Pick out each line in the items below that contains the term "terms", and copy those lines.

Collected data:
::::

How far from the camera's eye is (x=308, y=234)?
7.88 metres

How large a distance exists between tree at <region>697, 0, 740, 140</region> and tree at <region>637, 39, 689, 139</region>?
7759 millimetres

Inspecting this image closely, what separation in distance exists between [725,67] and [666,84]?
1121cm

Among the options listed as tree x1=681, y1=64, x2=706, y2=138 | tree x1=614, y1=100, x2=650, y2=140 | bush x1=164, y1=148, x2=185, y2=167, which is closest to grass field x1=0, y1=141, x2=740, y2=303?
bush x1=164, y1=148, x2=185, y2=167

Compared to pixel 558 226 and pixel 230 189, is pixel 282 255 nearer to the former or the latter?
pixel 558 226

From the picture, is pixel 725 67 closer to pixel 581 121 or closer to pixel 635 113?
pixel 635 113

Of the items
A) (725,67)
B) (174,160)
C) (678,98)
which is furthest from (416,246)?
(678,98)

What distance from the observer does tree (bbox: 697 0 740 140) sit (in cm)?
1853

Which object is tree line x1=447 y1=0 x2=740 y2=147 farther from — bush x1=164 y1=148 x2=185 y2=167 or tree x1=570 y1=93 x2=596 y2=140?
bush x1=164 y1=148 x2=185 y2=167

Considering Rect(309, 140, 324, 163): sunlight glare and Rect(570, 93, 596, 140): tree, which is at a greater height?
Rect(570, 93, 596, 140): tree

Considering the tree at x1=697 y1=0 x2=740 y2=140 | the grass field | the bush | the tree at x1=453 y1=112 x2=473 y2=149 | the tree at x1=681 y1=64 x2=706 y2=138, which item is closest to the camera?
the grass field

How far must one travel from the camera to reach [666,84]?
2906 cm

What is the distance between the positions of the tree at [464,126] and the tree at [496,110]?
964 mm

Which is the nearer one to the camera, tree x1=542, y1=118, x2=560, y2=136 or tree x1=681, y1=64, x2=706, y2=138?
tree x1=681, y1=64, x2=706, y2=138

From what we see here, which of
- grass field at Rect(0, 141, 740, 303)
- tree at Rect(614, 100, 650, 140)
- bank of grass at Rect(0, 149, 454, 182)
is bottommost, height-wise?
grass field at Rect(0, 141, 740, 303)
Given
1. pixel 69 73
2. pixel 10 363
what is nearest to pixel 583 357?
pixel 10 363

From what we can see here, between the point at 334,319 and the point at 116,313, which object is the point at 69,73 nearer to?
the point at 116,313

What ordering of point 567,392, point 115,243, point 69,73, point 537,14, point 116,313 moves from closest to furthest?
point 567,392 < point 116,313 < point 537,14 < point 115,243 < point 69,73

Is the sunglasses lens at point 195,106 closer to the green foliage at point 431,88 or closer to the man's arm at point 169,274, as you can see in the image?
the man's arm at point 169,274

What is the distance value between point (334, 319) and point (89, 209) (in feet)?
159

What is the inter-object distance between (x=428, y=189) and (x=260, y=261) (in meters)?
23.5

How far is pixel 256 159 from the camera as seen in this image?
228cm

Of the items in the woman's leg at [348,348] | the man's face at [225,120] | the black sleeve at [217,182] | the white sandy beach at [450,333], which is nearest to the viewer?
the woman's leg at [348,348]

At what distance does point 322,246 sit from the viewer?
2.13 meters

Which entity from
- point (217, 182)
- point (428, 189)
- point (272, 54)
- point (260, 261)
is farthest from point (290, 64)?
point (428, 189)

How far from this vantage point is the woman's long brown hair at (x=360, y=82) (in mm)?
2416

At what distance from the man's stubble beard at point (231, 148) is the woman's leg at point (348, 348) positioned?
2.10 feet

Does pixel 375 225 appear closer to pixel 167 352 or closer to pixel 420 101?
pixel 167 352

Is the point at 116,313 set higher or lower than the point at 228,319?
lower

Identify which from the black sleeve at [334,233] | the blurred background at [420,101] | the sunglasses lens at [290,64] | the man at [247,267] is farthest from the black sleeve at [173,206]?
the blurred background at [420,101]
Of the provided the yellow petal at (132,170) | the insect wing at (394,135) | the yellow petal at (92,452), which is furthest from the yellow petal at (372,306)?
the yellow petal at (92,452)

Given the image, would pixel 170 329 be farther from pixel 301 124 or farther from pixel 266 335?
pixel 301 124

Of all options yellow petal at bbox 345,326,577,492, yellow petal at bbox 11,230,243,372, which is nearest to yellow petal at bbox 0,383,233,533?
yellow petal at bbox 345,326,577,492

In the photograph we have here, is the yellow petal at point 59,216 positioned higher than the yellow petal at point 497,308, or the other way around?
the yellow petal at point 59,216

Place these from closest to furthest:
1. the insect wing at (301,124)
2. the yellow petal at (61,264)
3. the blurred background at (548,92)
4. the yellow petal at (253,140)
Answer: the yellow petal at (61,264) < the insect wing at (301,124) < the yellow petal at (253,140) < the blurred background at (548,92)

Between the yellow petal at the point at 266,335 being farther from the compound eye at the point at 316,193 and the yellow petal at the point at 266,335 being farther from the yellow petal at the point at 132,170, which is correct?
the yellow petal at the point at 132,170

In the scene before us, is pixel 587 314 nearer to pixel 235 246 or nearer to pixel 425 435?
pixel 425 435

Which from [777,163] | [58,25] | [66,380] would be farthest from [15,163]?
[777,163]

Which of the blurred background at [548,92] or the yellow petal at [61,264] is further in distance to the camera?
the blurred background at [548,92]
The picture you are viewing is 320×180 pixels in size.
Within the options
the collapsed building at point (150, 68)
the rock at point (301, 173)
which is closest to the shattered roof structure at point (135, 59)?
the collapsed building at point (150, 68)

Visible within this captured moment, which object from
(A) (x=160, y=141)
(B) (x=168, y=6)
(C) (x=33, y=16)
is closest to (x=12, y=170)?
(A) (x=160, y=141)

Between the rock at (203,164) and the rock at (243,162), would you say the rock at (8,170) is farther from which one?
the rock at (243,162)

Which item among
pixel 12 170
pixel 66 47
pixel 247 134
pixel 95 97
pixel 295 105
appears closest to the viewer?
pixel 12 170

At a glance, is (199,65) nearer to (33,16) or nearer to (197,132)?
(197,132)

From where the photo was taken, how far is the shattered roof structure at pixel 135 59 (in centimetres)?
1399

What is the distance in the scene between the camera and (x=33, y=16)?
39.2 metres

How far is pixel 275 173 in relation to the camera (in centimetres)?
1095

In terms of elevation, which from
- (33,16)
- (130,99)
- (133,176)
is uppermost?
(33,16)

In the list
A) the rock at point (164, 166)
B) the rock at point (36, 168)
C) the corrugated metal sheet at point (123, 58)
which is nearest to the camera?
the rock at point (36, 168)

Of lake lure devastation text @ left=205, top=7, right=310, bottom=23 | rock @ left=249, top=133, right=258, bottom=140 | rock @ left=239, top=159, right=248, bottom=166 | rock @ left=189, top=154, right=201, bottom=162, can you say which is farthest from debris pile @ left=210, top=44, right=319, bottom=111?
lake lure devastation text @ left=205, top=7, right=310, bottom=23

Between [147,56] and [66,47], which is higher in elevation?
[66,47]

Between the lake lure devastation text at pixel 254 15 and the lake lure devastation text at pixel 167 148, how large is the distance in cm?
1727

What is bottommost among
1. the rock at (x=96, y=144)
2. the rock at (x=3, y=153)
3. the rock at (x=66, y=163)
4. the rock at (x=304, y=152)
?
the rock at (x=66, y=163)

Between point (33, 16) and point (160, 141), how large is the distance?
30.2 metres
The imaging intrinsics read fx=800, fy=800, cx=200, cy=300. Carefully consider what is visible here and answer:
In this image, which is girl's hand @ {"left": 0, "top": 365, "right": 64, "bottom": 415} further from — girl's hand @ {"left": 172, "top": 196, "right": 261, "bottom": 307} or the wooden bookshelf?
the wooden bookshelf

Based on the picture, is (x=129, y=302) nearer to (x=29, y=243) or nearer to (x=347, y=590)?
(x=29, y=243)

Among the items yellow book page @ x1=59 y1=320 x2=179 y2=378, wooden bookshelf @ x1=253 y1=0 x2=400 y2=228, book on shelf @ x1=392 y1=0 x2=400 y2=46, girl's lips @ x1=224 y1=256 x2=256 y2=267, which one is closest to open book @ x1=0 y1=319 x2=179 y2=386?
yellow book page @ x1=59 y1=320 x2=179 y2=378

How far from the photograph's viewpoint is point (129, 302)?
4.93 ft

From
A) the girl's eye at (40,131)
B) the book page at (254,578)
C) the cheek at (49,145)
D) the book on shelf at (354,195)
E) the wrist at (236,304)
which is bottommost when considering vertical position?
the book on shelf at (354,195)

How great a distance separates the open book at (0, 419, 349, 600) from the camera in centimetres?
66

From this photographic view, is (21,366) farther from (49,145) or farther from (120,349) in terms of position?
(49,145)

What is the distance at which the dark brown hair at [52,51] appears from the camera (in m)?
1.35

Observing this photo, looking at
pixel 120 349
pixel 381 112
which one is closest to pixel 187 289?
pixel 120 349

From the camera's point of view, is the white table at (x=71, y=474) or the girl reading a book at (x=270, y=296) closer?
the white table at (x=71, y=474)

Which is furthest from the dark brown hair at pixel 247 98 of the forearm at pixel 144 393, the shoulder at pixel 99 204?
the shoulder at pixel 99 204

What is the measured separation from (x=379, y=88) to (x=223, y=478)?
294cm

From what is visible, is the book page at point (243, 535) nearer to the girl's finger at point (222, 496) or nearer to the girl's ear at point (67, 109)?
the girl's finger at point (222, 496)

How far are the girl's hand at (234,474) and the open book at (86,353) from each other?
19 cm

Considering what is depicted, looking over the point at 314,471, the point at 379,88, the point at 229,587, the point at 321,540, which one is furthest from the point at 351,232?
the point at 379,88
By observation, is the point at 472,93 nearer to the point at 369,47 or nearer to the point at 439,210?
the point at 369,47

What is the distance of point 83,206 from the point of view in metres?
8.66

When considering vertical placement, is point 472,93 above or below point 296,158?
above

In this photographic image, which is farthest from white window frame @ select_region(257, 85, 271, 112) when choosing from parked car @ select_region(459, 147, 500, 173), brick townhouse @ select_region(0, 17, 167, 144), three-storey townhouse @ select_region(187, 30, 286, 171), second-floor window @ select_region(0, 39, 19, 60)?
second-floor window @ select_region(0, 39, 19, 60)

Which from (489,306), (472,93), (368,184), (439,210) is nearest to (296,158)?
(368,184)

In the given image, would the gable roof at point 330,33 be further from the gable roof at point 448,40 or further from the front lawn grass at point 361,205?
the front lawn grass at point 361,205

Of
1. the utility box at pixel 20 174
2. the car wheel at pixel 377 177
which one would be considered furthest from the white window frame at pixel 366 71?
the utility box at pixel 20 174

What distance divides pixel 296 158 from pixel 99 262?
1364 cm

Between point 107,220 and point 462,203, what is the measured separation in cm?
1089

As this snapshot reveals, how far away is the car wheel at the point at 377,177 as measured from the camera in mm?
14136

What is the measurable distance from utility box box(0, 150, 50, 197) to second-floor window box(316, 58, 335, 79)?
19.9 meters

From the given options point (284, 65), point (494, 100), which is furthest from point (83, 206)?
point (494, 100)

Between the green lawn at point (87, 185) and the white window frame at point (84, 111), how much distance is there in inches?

::::

**COMPLETE ANSWER:**
In terms of elevation, which from
From this photographic view, is (21,366) farther from (49,145) or farther from (120,349) in terms of position?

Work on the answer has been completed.